- [Stated exercise] Write out the data below in full, unchanged, minus the images.
########################################
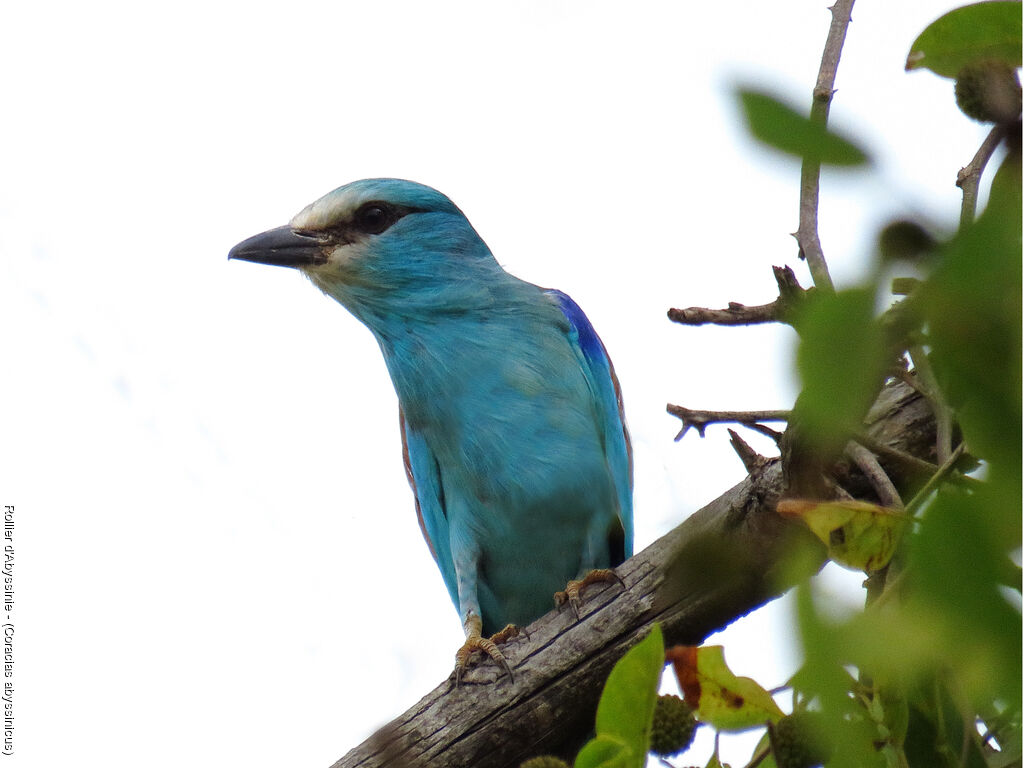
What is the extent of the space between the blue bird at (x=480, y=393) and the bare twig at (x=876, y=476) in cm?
221

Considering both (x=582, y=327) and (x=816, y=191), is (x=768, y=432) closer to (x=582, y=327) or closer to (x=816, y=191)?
(x=816, y=191)

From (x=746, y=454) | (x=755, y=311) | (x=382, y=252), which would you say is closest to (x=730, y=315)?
(x=755, y=311)

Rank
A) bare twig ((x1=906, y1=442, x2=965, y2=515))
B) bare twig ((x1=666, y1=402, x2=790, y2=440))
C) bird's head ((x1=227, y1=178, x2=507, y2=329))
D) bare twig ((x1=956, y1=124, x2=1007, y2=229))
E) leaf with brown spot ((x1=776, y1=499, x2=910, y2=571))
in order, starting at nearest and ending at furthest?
1. bare twig ((x1=956, y1=124, x2=1007, y2=229))
2. leaf with brown spot ((x1=776, y1=499, x2=910, y2=571))
3. bare twig ((x1=906, y1=442, x2=965, y2=515))
4. bare twig ((x1=666, y1=402, x2=790, y2=440))
5. bird's head ((x1=227, y1=178, x2=507, y2=329))

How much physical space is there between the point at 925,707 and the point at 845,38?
1.15m

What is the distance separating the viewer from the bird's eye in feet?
15.8

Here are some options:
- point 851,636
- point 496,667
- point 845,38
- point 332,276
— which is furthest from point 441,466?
point 851,636

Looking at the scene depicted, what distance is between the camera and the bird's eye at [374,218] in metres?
4.82

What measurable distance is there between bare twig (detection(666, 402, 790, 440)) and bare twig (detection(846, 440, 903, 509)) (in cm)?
19

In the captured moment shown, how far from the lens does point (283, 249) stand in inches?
186

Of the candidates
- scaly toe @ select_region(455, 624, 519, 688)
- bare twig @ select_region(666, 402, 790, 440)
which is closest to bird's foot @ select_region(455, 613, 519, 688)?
scaly toe @ select_region(455, 624, 519, 688)

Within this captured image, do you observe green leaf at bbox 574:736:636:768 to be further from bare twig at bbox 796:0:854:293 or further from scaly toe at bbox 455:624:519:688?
scaly toe at bbox 455:624:519:688

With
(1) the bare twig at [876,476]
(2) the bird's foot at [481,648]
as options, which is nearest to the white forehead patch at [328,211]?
(2) the bird's foot at [481,648]

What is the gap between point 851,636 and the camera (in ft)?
2.43

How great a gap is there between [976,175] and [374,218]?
3924 millimetres
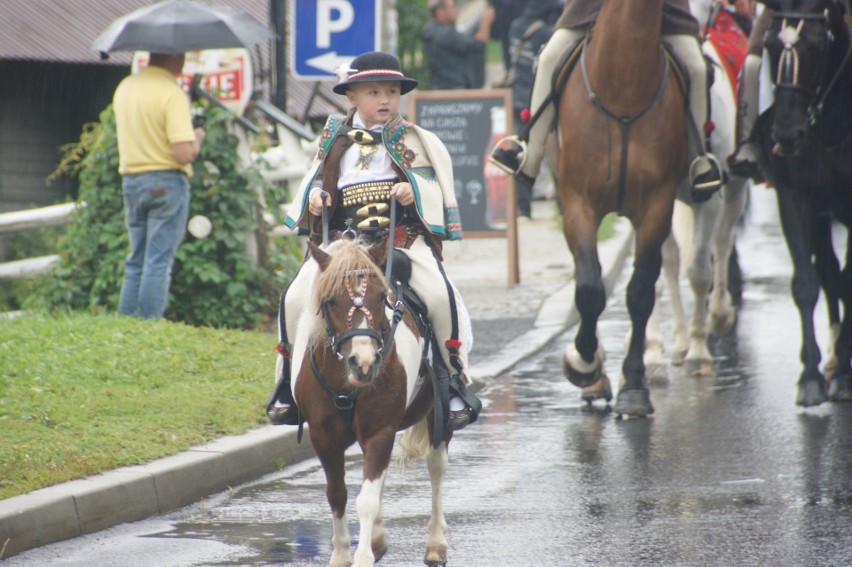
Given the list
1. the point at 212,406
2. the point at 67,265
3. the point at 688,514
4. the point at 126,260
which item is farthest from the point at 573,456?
the point at 67,265

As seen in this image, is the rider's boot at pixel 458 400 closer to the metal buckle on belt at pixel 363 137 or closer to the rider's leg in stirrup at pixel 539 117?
the metal buckle on belt at pixel 363 137

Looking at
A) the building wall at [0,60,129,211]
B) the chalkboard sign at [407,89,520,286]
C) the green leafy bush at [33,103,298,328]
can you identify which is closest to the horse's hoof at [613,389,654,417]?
the green leafy bush at [33,103,298,328]

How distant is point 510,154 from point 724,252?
334cm

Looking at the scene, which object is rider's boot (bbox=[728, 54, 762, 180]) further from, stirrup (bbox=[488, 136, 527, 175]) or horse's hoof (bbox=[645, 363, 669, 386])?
stirrup (bbox=[488, 136, 527, 175])

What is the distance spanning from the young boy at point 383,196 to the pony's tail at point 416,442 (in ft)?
0.56

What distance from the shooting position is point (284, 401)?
6.18 m

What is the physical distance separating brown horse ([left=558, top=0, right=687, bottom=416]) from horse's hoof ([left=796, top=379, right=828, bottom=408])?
92cm

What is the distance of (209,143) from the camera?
1170 cm

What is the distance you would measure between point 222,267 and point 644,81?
4.26 m

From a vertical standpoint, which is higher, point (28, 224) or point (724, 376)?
point (28, 224)

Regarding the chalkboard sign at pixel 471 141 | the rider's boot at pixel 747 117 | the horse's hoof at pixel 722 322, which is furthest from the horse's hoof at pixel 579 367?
the chalkboard sign at pixel 471 141

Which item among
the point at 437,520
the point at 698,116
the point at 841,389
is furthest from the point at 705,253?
the point at 437,520

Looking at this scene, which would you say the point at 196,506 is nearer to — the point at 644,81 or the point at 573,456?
the point at 573,456

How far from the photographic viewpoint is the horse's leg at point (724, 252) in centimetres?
1177
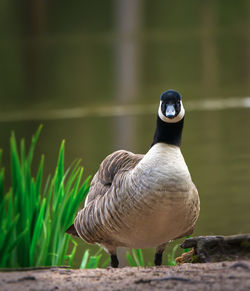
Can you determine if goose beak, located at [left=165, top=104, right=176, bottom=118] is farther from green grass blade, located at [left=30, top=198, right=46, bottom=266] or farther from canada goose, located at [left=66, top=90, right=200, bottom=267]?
green grass blade, located at [left=30, top=198, right=46, bottom=266]

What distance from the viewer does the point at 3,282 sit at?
3.93 meters

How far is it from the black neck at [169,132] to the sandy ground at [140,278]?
2.57 ft

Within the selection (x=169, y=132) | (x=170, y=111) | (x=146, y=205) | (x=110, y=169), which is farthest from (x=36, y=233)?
(x=170, y=111)

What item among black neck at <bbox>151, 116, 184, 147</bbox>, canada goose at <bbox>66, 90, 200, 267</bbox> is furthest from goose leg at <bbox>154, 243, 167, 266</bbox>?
black neck at <bbox>151, 116, 184, 147</bbox>

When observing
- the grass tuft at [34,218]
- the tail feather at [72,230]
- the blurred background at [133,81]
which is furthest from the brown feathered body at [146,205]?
the blurred background at [133,81]

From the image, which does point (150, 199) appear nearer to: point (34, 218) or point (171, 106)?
point (171, 106)

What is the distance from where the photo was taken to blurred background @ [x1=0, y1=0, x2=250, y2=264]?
########################################
- [Finished exercise]
What is the extent of the space between the blue bird at (x=480, y=393) and the bare twig at (x=876, y=476) in cm?
221

Considering both (x=582, y=327) and (x=816, y=191), is (x=768, y=432) closer to (x=582, y=327) or closer to (x=816, y=191)?
(x=816, y=191)

From (x=746, y=454) | (x=755, y=311) | (x=382, y=252), which would you say is closest to (x=730, y=315)?
(x=755, y=311)

Rank
A) bare twig ((x1=906, y1=442, x2=965, y2=515))
B) bare twig ((x1=666, y1=402, x2=790, y2=440))
C) bird's head ((x1=227, y1=178, x2=507, y2=329))
D) bare twig ((x1=956, y1=124, x2=1007, y2=229))
E) leaf with brown spot ((x1=776, y1=499, x2=910, y2=571))
in order, starting at nearest and ending at furthest?
1. bare twig ((x1=956, y1=124, x2=1007, y2=229))
2. leaf with brown spot ((x1=776, y1=499, x2=910, y2=571))
3. bare twig ((x1=906, y1=442, x2=965, y2=515))
4. bare twig ((x1=666, y1=402, x2=790, y2=440))
5. bird's head ((x1=227, y1=178, x2=507, y2=329))

How much physical space is there between the point at 925,707 and the point at 845,38?
1.15m

What is the distance separating the viewer from the bird's eye in feet?
15.8

Here are some options:
- point 851,636
- point 496,667
- point 845,38
- point 332,276
— which is furthest from point 441,466?
point 851,636

Looking at the scene depicted, what distance is between the camera and the bird's eye at [374,218] in metres?
4.82

What measurable distance is there between bare twig (detection(666, 402, 790, 440)) and bare twig (detection(846, 440, 903, 509)) (in cm)?
19

In the captured moment shown, how far from the lens does point (283, 249) stand in inches?
186

Of the candidates
- scaly toe @ select_region(455, 624, 519, 688)
- bare twig @ select_region(666, 402, 790, 440)
which is closest to bird's foot @ select_region(455, 613, 519, 688)?
scaly toe @ select_region(455, 624, 519, 688)

Within this captured image, do you observe green leaf at bbox 574:736:636:768 to be further from bare twig at bbox 796:0:854:293 or further from scaly toe at bbox 455:624:519:688?
scaly toe at bbox 455:624:519:688

With
(1) the bare twig at [876,476]
(2) the bird's foot at [481,648]
as options, which is nearest to the white forehead patch at [328,211]?
(2) the bird's foot at [481,648]

What is the gap between point 851,636 and the camera (in ft)?
2.43

How great a gap is there between [976,175] and [374,218]?
3924 millimetres
Given the list
1. the point at 212,406
2. the point at 67,265
3. the point at 688,514
4. the point at 126,260
which item is farthest from the point at 573,456?
the point at 67,265

As seen in this image, is the rider's boot at pixel 458 400 closer to the metal buckle on belt at pixel 363 137 or closer to the rider's leg in stirrup at pixel 539 117?
the metal buckle on belt at pixel 363 137

Looking at
A) the building wall at [0,60,129,211]
B) the chalkboard sign at [407,89,520,286]
C) the green leafy bush at [33,103,298,328]
can you identify which is closest to the horse's hoof at [613,389,654,417]?
the green leafy bush at [33,103,298,328]

How distant is point 510,154 from point 724,252?
334cm

Looking at the scene, which object is rider's boot (bbox=[728, 54, 762, 180]) further from, stirrup (bbox=[488, 136, 527, 175]) or horse's hoof (bbox=[645, 363, 669, 386])?
stirrup (bbox=[488, 136, 527, 175])

What is the distance spanning from the young boy at point 383,196 to the pony's tail at point 416,442 (in ft)?
0.56

What distance from the shooting position is point (284, 401)?
6.18 m

What is the physical distance separating brown horse ([left=558, top=0, right=687, bottom=416]) from horse's hoof ([left=796, top=379, right=828, bottom=408])?
92cm

What is the distance of (209,143) from the camera?
1170 cm

What is the distance you would measure between point 222,267 and point 644,81?
4.26 m

From a vertical standpoint, which is higher, point (28, 224) or point (724, 376)?
point (28, 224)

Regarding the chalkboard sign at pixel 471 141 | the rider's boot at pixel 747 117 | the horse's hoof at pixel 722 322, which is furthest from the horse's hoof at pixel 579 367?
the chalkboard sign at pixel 471 141

Which item among
the point at 437,520
the point at 698,116
the point at 841,389
is furthest from the point at 705,253?
the point at 437,520

Looking at this scene, which would you say the point at 196,506 is nearer to — the point at 644,81 or the point at 573,456?
the point at 573,456

How far from the photographic viewpoint is the horse's leg at point (724, 252) in centimetres?
1177
Can you determine if goose beak, located at [left=165, top=104, right=176, bottom=118] is farther from green grass blade, located at [left=30, top=198, right=46, bottom=266] or farther from canada goose, located at [left=66, top=90, right=200, bottom=267]?
green grass blade, located at [left=30, top=198, right=46, bottom=266]

What distance from the viewer does the point at 3,282 sit at?
3.93 meters

How far is it from the black neck at [169,132] to the sandy ground at [140,278]?
2.57 ft

Within the selection (x=169, y=132) | (x=170, y=111) | (x=146, y=205) | (x=110, y=169), which is farthest from (x=36, y=233)?
(x=170, y=111)

What item among black neck at <bbox>151, 116, 184, 147</bbox>, canada goose at <bbox>66, 90, 200, 267</bbox> is furthest from goose leg at <bbox>154, 243, 167, 266</bbox>?
black neck at <bbox>151, 116, 184, 147</bbox>

When observing
- the grass tuft at [34,218]
- the tail feather at [72,230]
- the blurred background at [133,81]
which is furthest from the brown feathered body at [146,205]?
the blurred background at [133,81]

From the image, which does point (150, 199) appear nearer to: point (34, 218) or point (171, 106)?
point (171, 106)

What is the distance from where the photo was taken to blurred background @ [x1=0, y1=0, x2=250, y2=264]?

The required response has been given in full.